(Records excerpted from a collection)
*****

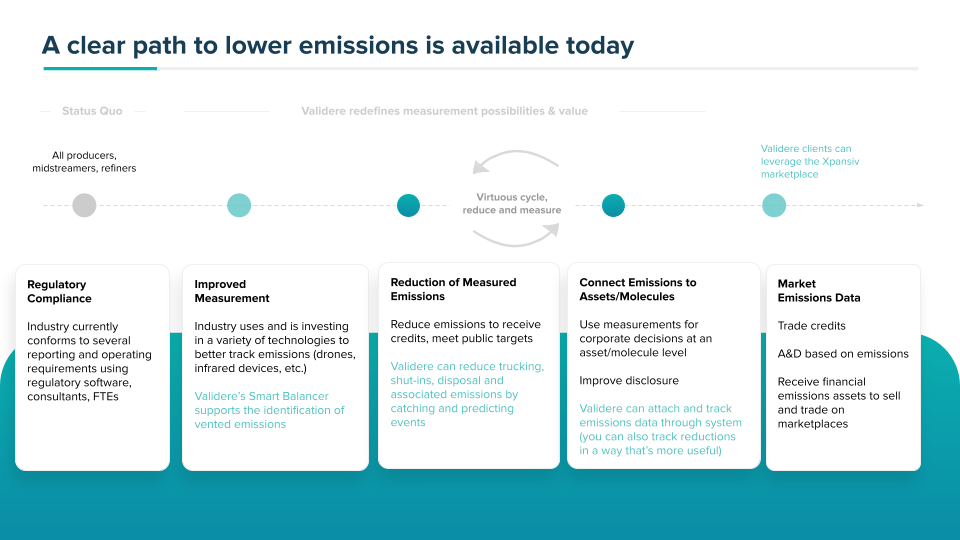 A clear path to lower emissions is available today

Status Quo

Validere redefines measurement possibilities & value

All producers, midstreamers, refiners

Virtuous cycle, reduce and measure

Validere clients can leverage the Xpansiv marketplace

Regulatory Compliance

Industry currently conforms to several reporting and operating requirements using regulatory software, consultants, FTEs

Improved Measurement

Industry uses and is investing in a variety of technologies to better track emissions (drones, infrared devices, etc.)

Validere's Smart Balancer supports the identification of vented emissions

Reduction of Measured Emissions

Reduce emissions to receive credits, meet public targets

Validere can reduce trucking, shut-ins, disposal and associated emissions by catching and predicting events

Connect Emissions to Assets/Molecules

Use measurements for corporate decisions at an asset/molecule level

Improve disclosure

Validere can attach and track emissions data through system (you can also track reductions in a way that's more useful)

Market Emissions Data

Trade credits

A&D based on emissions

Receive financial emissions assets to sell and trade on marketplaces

*****

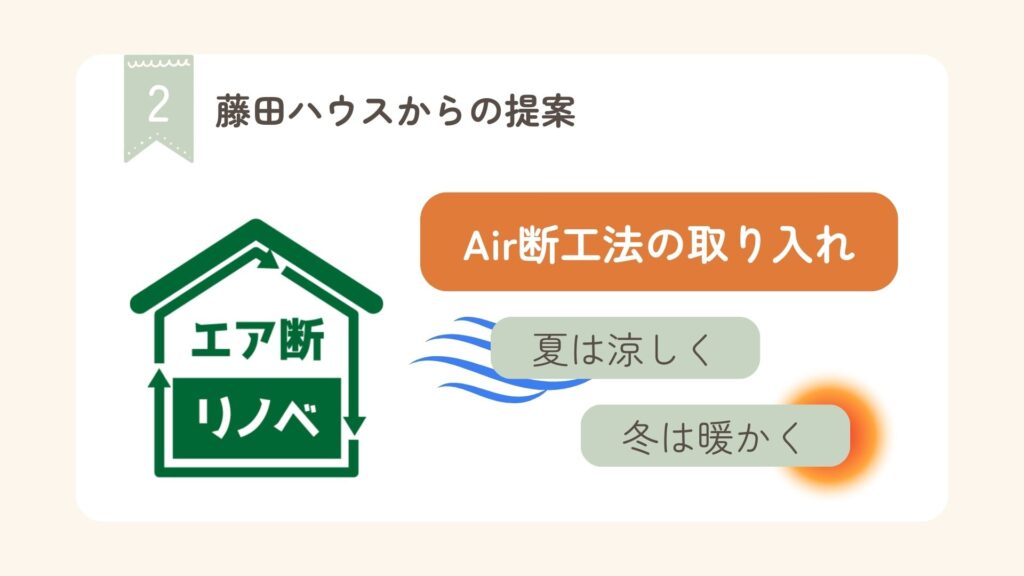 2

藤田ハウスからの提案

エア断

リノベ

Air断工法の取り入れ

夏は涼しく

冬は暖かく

*****

**What is expected**
Each line above that contains the word "Industry" should be returned.

**Exercise result**
Industry currently conforms to several reporting and operating requirements using regulatory software, consultants, FTEs
Industry uses and is investing in a variety of technologies to better track emissions (drones, infrared devices, etc.)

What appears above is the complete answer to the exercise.